* Begin Stored rows *
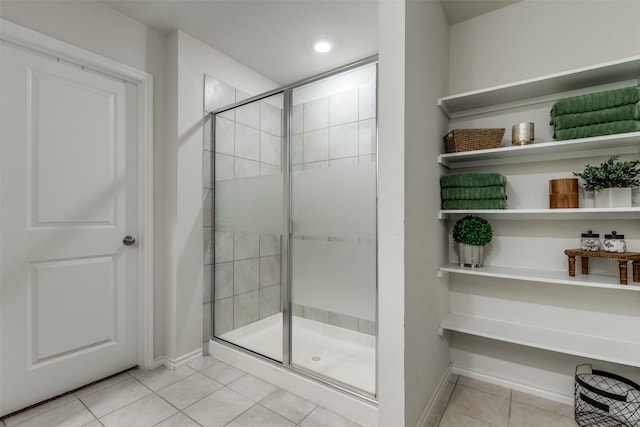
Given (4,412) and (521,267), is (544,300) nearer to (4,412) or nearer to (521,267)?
(521,267)

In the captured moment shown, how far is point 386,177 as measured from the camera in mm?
1339

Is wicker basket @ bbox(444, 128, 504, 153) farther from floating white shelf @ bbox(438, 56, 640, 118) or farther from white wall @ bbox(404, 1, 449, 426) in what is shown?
floating white shelf @ bbox(438, 56, 640, 118)

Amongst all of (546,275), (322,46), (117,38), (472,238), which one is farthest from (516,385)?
(117,38)

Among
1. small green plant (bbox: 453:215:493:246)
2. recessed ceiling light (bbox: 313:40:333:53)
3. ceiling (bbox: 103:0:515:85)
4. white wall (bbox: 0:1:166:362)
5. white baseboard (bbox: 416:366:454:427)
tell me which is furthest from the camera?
recessed ceiling light (bbox: 313:40:333:53)

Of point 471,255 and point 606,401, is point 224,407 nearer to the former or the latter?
point 471,255

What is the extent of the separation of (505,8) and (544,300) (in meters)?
1.78

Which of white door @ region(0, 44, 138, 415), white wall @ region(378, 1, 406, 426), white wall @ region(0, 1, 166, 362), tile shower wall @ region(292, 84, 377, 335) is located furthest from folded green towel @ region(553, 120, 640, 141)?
white door @ region(0, 44, 138, 415)

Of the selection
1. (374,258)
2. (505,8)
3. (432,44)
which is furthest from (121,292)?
(505,8)

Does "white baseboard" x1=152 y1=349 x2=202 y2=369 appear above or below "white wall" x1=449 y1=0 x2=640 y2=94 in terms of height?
below

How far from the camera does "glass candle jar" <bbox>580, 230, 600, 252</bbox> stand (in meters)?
1.51

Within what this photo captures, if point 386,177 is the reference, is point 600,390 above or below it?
below

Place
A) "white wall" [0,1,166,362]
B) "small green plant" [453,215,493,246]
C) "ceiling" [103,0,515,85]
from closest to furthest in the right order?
"white wall" [0,1,166,362] → "small green plant" [453,215,493,246] → "ceiling" [103,0,515,85]

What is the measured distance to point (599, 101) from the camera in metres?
1.41

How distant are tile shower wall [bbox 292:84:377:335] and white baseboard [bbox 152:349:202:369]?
862 millimetres
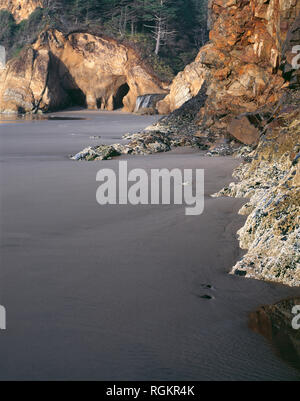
* End Stored rows *
◆ The request
Please arrange every line of text in the material above as a Markdown table with two columns, Row for the row number and Text for the line, leaving out blank lines and the pictures.

◆ Correct output
| Row | Text |
|---|---|
| 1 | Given (4,412) and (521,267), is (544,300) nearer to (4,412) or nearer to (521,267)? |
| 2 | (521,267) |
| 3 | In the captured moment shown, how far is point 386,177 as measured from the camera in mm? |
| 4 | 1339 |
| 5 | Is wicker basket @ bbox(444, 128, 504, 153) farther from floating white shelf @ bbox(438, 56, 640, 118) or farther from white wall @ bbox(404, 1, 449, 426) in what is shown? |
| 6 | floating white shelf @ bbox(438, 56, 640, 118) |
| 7 | Amongst all of (546,275), (322,46), (117,38), (472,238), which one is farthest from (516,385)? |
| 8 | (117,38) |
| 9 | Among |
| 10 | 1. small green plant (bbox: 453:215:493:246) |
| 11 | 2. recessed ceiling light (bbox: 313:40:333:53) |
| 12 | 3. ceiling (bbox: 103:0:515:85) |
| 13 | 4. white wall (bbox: 0:1:166:362) |
| 14 | 5. white baseboard (bbox: 416:366:454:427) |
| 15 | tell me which is furthest from the camera? |
| 16 | recessed ceiling light (bbox: 313:40:333:53) |
| 17 | Of point 471,255 and point 606,401, is point 224,407 nearer to the former or the latter? |
| 18 | point 471,255 |
| 19 | What is the extent of the separation of (505,8) and (544,300) (in meters)? |
| 20 | 1.78 |
| 21 | Which of white door @ region(0, 44, 138, 415), white wall @ region(378, 1, 406, 426), white wall @ region(0, 1, 166, 362), tile shower wall @ region(292, 84, 377, 335) is located furthest from folded green towel @ region(553, 120, 640, 141)? |
| 22 | white door @ region(0, 44, 138, 415) |
| 23 | Of the selection |
| 24 | 1. (374,258) |
| 25 | 2. (505,8) |
| 26 | 3. (432,44) |
| 27 | which is furthest from (121,292)? |
| 28 | (505,8) |
| 29 | Does "white baseboard" x1=152 y1=349 x2=202 y2=369 appear above or below "white wall" x1=449 y1=0 x2=640 y2=94 in terms of height? |
| 30 | below |
| 31 | How far from the camera does "glass candle jar" <bbox>580, 230, 600, 252</bbox> stand (in meters)? |
| 32 | 1.51 |
| 33 | Within what this photo captures, if point 386,177 is the reference, is point 600,390 above or below it? |
| 34 | below |
| 35 | Place |
| 36 | A) "white wall" [0,1,166,362] |
| 37 | B) "small green plant" [453,215,493,246] |
| 38 | C) "ceiling" [103,0,515,85] |
| 39 | from closest to furthest in the right order? |
| 40 | "white wall" [0,1,166,362] → "small green plant" [453,215,493,246] → "ceiling" [103,0,515,85] |
| 41 | What is the measured distance to point (599, 101) from the camera in metres? |
| 42 | 1.41 |
| 43 | How distant are tile shower wall [bbox 292:84:377:335] and white baseboard [bbox 152:349:202:369]? |
| 44 | 862 millimetres |